We have not met the standards for a couple of years now -- three years, I think, is where we're at. We're going to start to see the funding start to be shifted, with mandates as to where it's going to go. Not a good thing.
And I also question, too, the subgroups that are being used right now. I've seen a report that was done up in 2007; I believe it was (North Dakota Sen. Byron) Dorgan who requested that a review be done. And it had made reference to the fact that the subgroups -- you could have a subgroup in a classification, the same person could be listed in three different locations. So if that same person got a bad score, they could have a bad score in the ethnic group, whether there's a disability, whether or not they could speak English. You could take that same bad score and move it to several locations, which would alter your outcome.
So, a little bit of work needs to be done. Each one needs to be counted but counted only once. We need to double-check how we're assessing students. We need to reward the schools that are showing progress throughout the education of that individual, not just for one year.
Q. Are there school reforms around the country that have caught your eye?
A. At this point in time, no. I have not put a whole lot of emphasis on it. Again, we have a district that seems to be operating well within its budget.
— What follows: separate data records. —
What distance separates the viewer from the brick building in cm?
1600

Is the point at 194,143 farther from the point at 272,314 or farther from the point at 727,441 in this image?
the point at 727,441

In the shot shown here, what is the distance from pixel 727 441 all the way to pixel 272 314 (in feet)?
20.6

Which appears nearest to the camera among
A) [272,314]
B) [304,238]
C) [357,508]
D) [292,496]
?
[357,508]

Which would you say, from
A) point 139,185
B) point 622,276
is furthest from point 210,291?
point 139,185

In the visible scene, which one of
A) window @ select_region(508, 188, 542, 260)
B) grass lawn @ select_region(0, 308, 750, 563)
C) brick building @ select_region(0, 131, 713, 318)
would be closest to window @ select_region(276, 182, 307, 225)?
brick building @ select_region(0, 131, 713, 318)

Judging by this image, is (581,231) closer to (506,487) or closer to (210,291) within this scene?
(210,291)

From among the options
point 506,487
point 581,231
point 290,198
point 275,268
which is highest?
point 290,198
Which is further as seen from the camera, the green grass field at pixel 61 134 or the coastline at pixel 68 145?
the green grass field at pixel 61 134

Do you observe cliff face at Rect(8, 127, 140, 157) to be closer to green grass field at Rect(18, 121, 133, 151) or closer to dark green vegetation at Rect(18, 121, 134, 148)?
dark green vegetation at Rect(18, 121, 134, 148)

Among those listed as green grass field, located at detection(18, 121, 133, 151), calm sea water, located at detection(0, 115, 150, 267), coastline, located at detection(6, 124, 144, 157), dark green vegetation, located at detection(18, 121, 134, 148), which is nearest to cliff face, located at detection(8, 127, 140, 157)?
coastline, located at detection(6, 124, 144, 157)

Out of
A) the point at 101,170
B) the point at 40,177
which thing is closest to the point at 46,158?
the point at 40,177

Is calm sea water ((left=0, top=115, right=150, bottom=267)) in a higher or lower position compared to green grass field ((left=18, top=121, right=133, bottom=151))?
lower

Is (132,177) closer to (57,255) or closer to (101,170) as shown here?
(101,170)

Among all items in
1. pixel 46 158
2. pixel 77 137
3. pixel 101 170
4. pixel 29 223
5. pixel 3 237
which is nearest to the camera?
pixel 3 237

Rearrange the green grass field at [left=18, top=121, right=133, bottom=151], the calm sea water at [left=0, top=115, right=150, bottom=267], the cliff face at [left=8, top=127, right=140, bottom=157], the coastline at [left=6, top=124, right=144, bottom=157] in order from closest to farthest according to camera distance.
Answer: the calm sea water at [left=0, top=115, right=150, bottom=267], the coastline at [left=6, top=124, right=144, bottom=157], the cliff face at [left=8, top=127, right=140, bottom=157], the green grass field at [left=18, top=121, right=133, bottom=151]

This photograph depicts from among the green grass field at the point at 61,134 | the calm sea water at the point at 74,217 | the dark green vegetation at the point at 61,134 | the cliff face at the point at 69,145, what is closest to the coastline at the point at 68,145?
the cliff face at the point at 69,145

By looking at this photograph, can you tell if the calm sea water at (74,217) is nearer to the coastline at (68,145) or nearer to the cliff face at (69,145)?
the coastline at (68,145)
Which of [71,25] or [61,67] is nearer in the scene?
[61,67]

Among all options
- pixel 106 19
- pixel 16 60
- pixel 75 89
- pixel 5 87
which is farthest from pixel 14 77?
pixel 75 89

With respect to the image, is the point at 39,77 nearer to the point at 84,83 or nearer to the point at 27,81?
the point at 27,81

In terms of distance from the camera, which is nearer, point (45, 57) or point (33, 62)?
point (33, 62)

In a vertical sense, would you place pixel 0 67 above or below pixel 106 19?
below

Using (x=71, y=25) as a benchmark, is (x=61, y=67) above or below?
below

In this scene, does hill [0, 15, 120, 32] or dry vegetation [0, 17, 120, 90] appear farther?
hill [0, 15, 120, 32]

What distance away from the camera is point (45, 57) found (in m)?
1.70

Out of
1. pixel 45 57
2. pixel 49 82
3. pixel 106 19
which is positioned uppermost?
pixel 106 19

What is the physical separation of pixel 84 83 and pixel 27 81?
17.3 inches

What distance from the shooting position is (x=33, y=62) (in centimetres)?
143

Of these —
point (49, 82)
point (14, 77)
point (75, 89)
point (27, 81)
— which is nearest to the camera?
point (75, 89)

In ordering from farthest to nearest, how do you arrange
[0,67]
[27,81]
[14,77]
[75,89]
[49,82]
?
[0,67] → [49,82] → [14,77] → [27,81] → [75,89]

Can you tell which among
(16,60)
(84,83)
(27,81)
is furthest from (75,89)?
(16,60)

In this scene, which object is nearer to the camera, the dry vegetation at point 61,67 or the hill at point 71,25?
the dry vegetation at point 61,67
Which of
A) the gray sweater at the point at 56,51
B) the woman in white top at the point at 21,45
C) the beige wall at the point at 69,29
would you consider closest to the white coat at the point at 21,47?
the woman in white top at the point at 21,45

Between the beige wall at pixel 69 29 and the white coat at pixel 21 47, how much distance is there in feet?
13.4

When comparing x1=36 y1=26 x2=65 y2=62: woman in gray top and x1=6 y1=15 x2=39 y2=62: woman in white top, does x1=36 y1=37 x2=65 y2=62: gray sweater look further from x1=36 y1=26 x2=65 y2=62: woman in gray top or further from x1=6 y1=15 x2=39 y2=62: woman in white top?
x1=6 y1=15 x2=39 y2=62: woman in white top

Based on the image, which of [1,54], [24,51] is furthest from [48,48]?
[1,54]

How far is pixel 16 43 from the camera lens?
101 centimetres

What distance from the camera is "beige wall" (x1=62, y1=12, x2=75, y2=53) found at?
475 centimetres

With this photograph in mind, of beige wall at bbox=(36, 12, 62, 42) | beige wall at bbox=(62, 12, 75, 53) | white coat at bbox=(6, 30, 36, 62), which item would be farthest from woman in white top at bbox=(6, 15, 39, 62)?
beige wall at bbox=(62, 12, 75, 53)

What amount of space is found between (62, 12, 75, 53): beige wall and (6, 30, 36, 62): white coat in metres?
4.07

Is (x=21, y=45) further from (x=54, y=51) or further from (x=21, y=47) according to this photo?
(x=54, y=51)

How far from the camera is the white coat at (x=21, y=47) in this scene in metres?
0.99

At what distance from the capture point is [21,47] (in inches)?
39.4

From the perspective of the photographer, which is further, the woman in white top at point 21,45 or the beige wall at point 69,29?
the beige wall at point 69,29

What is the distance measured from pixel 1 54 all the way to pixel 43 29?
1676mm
We're living within our means. We don't see a huge flow of teachers coming in and out, we don't see schools at gross failure rates. Our test scores are just right on the edge.
No, I do not see any major reforms right now. All that I really think our district needs for the next several years is a little curriculum modification, and we need a city that's willing to go out there and start advertising and doing a couple of tax incentives, do whatever it needs to do to bring the industry in to get our enrollments back up.
Maybe in a couple of years, that's going to be a different question. Especially if we do decide to keep schools open. We're going to start to see that money become less and less, but the bill and the budget's going to be bigger and bigger. We're going to have to start looking at, OK, how are we going to handle this issue? But at this point in time, until that 3.5 percent pay raise that all the teachers are getting, until that really sets in and we really start to watch that affect the overall budget, I don't see any reason to modify anything there yet.
Q. What are your thoughts about negotiations, about the general district relations with the teachers' union and how the School Board in general should get along?
A. Well, we have no choice but to work with each other. You have to come to a consensus at this point in time. Do I think that the union is a good thing for the district? I would say no. is it a good thing for the teachers? By all means. Am I going to turn away votes from the teachers with that? Definitely, there's no doubt in my mind. But to be honest, that's what's driving these huge retirements, these huge incentives, these huge annual increases. It's that union putting the pressure down.
We are a right to work state, so I don't know the exact numbers on how many teachers are out there that are part of the union and how many that are not. I know that there is a mix, but I do not know those numbers.